Zukünftige Transportkonzepte im KEP-Markt
Kurier, Express, Paket.

Zukünftige Transportkonzepte im KEP-Markt

Volker Binger , Jürgen Gausemeier , Andreas Kühn

Erscheinungsjahr: 2001

Die Entwicklung strategischer Handlungsoptionen für den Schienengüterverkehr geschieht in drei Stufen.

In der ersten Stufe werden Markt und Umfeld betrachtet. Unter Umfeld fassen wir Bereiche wie Gesellschaft, Politik, Technologie und Mitbewerber zusammen. Der Zeithorizont ist 2010. Das Ergebnis sind Erfolgspotenziale des Marktes.

In der zweiten Stufe wird das Gestaltungsfeld Schienengüterverkehr betrachtet. Hier werden primär Lenkungsgrößen, die Gestaltungsfaktoren, untersucht. Gestaltungsfaktoren sind z.B. technische Lösungen und Business-Prozesse. Mit der Szenariotechnik werden auf der Basis der Gestaltungsfaktoren alternative Konzeptionen schienengebundener Transportsysteme entwickelt. Das Ergebnis sind die Technologiepotenziale.
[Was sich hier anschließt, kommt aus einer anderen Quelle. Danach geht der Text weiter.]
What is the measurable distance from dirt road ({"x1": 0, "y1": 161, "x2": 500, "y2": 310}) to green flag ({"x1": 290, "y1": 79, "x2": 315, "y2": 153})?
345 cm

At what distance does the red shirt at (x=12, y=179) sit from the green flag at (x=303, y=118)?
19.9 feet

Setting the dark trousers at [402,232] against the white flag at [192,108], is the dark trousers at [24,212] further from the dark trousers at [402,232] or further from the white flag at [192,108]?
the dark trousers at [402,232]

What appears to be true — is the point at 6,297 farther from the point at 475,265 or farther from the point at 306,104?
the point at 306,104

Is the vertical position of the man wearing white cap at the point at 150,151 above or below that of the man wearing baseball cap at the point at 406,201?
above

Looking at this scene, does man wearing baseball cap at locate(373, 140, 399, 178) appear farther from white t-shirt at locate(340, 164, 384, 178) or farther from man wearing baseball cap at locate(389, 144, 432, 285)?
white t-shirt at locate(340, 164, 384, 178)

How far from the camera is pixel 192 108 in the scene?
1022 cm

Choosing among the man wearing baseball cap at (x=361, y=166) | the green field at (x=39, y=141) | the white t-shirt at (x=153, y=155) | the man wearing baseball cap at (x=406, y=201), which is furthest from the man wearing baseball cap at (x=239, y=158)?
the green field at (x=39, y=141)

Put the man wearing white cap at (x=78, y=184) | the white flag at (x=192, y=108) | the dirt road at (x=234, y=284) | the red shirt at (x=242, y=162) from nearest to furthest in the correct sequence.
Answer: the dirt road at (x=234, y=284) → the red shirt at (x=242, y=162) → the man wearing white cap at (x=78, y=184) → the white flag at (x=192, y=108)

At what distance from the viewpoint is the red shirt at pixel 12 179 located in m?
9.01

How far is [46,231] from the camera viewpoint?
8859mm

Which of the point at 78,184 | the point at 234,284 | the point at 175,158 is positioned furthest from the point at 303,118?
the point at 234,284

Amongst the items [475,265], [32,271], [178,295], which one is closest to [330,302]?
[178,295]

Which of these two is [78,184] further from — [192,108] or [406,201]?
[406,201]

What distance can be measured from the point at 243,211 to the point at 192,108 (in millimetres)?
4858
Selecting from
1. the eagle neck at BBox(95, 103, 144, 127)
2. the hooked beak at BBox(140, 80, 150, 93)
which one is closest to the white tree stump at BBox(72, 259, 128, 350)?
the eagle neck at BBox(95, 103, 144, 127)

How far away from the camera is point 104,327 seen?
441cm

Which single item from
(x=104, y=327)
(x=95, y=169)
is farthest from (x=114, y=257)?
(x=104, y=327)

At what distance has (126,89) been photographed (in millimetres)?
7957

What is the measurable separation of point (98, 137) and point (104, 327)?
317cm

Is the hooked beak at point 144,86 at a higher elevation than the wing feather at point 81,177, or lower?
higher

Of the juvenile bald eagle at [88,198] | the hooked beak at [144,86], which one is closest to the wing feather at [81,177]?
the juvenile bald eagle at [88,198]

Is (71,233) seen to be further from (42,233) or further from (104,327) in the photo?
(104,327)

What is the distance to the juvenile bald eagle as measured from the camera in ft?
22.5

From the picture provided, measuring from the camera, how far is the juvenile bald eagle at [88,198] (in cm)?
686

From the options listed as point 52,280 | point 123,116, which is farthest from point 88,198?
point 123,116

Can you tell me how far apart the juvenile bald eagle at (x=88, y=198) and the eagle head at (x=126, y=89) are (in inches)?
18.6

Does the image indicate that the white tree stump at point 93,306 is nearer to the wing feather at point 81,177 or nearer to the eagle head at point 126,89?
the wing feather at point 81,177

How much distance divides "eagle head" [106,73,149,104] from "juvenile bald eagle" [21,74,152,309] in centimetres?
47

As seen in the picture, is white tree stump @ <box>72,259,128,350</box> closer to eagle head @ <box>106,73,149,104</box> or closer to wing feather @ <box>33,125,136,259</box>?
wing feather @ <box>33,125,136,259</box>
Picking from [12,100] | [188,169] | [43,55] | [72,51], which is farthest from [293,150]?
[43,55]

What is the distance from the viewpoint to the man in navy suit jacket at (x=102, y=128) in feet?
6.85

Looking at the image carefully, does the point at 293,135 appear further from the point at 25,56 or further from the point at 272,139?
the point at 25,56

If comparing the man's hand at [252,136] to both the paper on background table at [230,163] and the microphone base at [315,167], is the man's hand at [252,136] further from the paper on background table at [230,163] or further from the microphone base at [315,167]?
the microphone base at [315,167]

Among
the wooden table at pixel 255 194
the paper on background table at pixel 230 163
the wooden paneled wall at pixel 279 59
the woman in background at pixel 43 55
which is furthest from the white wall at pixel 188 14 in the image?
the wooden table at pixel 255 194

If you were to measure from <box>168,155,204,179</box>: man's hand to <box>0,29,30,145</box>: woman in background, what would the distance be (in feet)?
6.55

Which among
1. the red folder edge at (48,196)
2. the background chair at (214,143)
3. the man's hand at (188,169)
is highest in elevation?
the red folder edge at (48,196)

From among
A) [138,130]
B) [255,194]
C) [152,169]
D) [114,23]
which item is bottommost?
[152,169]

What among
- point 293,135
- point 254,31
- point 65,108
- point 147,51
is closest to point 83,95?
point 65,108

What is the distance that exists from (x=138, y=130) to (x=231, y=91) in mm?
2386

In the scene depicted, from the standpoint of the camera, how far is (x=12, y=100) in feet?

In der dritten Stufe werden die Geschäfts- und die Technologiestrategie entwickelt. Dies basiert auf der im Bild 1 angedeuteten Gegenüberstellung von Markt- und Umfeldszenarien auf der eine Seite und Technologieszenarien auf der anderen Seite. Diese Gegenüberstellung beantwortet im Prinzip die Frage, welche Techniklösungen des Transportsystems in welcher Marktkonstellation günstig sind.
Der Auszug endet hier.